Michael Clayton has a slight feel of conspiracy theories like Alan J. Pakula's
The Parallax View
(1974), in its depiction of faceless corruption and a willingness to kill anyone to maintain economic (and political) power. In
Michael Clayton
, it is not a matter of a corporation having to seek out alternative criminal worlds for the assassins. We see Verne and Iker at the golf course, sporting U-North logos on their bags. They are the company. On the film poster, the
X-Files
-style slogan (“The truth can be adjusted”) is more central and in larger font than the title of the movie itself and placed over a slightly blurred image of Michael.
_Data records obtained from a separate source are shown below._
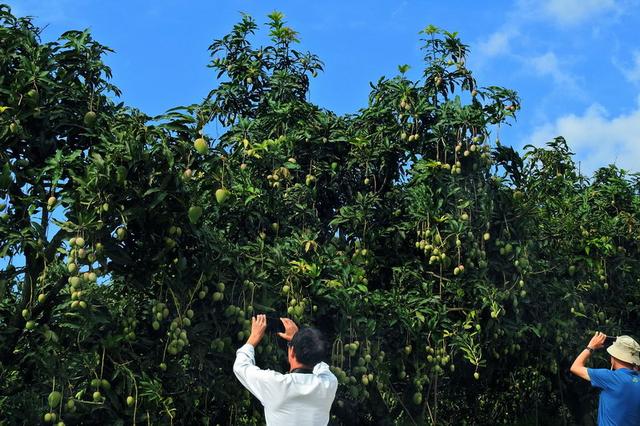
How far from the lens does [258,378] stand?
3201mm

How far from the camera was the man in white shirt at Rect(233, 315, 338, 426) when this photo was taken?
3.17m

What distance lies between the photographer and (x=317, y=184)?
7.77m

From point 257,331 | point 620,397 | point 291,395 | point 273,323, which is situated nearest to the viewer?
point 291,395

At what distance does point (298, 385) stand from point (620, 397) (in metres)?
1.89

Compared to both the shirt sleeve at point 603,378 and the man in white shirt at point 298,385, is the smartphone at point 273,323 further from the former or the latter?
the man in white shirt at point 298,385

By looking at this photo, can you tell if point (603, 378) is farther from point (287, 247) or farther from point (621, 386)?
point (287, 247)

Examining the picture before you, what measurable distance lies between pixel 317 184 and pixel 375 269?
0.92 metres

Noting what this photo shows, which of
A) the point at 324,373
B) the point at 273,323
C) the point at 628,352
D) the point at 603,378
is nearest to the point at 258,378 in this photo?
the point at 324,373

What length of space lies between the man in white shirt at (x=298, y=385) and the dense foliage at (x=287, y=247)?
159 cm

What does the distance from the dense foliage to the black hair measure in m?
1.59

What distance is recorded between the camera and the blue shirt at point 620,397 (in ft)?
14.0

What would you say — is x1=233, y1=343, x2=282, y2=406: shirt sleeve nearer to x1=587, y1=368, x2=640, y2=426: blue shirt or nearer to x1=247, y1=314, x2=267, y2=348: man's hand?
x1=247, y1=314, x2=267, y2=348: man's hand

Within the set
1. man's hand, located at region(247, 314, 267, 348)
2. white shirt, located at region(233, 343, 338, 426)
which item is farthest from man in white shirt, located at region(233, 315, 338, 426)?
man's hand, located at region(247, 314, 267, 348)

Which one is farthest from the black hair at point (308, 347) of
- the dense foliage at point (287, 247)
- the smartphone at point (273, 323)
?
the smartphone at point (273, 323)
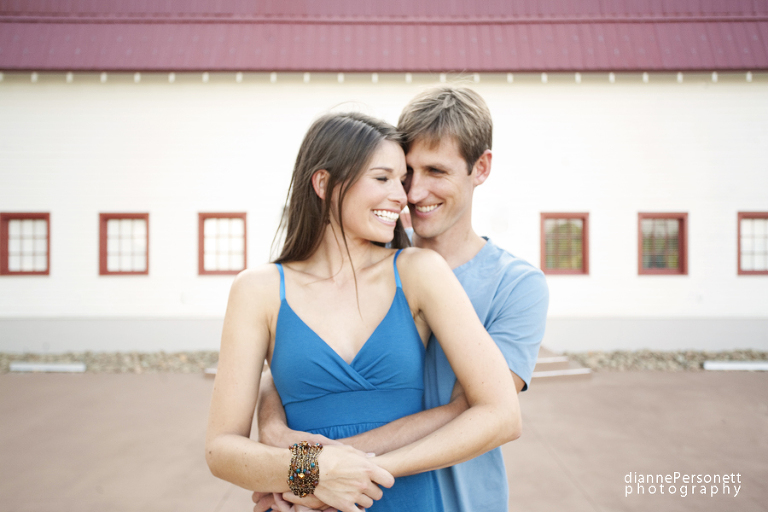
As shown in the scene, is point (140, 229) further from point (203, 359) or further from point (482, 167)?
point (482, 167)

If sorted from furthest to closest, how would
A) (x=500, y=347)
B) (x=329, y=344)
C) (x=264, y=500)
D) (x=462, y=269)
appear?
(x=462, y=269) → (x=500, y=347) → (x=329, y=344) → (x=264, y=500)

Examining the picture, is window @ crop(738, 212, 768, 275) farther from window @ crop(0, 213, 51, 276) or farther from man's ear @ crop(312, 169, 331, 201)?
window @ crop(0, 213, 51, 276)

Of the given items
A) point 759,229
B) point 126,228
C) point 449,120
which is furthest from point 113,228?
point 759,229

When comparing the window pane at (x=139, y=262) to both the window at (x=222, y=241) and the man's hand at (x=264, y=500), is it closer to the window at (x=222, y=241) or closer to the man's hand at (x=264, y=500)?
the window at (x=222, y=241)

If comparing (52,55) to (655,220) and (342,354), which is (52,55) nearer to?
(342,354)

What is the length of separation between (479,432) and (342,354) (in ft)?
1.73

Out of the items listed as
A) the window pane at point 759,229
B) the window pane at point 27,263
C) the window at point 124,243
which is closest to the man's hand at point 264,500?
the window at point 124,243

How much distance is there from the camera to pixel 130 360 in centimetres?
1157

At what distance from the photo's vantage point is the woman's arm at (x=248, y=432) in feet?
5.06

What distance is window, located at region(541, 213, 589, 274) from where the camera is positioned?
41.9 ft

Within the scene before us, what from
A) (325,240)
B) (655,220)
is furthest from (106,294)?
(655,220)

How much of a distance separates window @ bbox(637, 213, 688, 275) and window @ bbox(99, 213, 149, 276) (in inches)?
491

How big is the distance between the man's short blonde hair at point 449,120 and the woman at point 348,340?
225 mm

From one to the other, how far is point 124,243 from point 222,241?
2489 millimetres
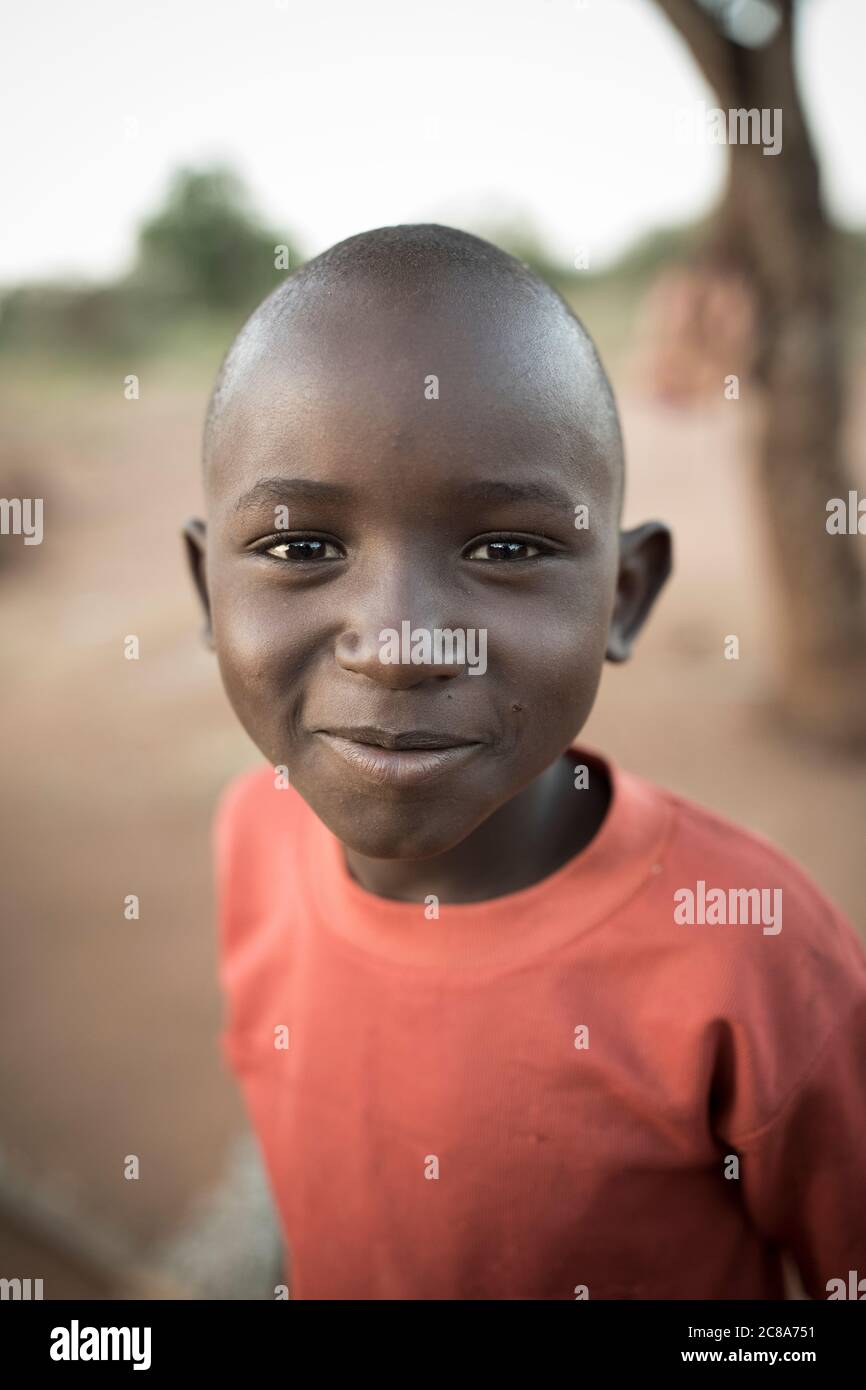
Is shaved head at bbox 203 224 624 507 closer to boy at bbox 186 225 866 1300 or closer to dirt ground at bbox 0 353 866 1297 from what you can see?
boy at bbox 186 225 866 1300

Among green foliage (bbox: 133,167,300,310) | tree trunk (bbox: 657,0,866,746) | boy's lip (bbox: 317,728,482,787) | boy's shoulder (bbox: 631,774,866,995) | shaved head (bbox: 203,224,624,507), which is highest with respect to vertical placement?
green foliage (bbox: 133,167,300,310)

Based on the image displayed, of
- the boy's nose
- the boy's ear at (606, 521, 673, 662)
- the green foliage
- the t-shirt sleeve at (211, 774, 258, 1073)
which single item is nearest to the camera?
the boy's nose

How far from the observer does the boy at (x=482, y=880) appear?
875 millimetres

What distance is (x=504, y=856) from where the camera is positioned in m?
1.18

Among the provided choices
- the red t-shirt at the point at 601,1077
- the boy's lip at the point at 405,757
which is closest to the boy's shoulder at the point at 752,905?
the red t-shirt at the point at 601,1077

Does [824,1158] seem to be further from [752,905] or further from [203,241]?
[203,241]

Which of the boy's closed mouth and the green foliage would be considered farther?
the green foliage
Clooney originally rejected the role, deterred by Gilroy as a first-time director, but the status of the producers here (Soderbergh, Pollack, and Anthony Minghella) is very impressive, reflecting the strength of their belief in Gilroy's script and his ability to realize it on-screen.

Legendary scriptwriter William Goldman described Clooney as “giving the performance of his career,” and certainly there is a strongly mournful, elegiac quality to the film, largely implicit in Michael's character and brought out in Clooney's delivery of it.
4
As a fixer, he solves people's problems, taking their guilt away, a role performed by priests in former times. As Arthur says to him about the “burden” such work creates, he is a social purger of sins, a role that takes a toll on his own soul in the carrying of knowledge about the sins of others. The role works only if he keeps this knowledge and does not pass it on, but to keep it exacts a heavy price, etched on his careworn features.

The American
(Anton Corbijn, 2010)

Keeler: It is like entering a different time zone. You're an outsider, isolating yourself. You're condemned … You have become mere sadness and live in a different state of mind.

—
Confessions of a Dangerous Mind

The opening prologue in Sweden sets the stylistic markers found in the body of the film. Our first sight of Jack (George Clooney) shows him sitting forward, unsmiling, drinking whisky, next to a naked girl, Ingrid (Irina Björklund). It may be a theoretically romantic cliché with an isolated situation, a log cabin, and a roaring fire, but Jack's look of melancholy and need for tense shoulders to be massaged suggest he is not at ease. Handheld, shaky point-of-view shots, like the slow tracking shot toward the cabin, suggest the presence of a would-be assassin but there is no attack on them at this point (denying us an action-based opening such as in
The Spy Who Loved Me
, Lewis Gilbert, 1977). Similarly, as Jack subsequently outsmarts the second killer, circling behind him, we have a point-of-view shot from behind the car but this is not immediately followed by Jack's surprise attack. We are denied viewing positions that can be easily identified simply with an antithetical force, creating a sense of unease from the outset. The editing pace is leisurely, almost ponderous (Jack is held in shot, motionless, staring out from the car ferry for 10 seconds), action scenes are shown in long or extreme long shot (there is no cutting to close-ups for dramatic effect), and there is little or no use of a soundtrack to heighten the drama of physical action.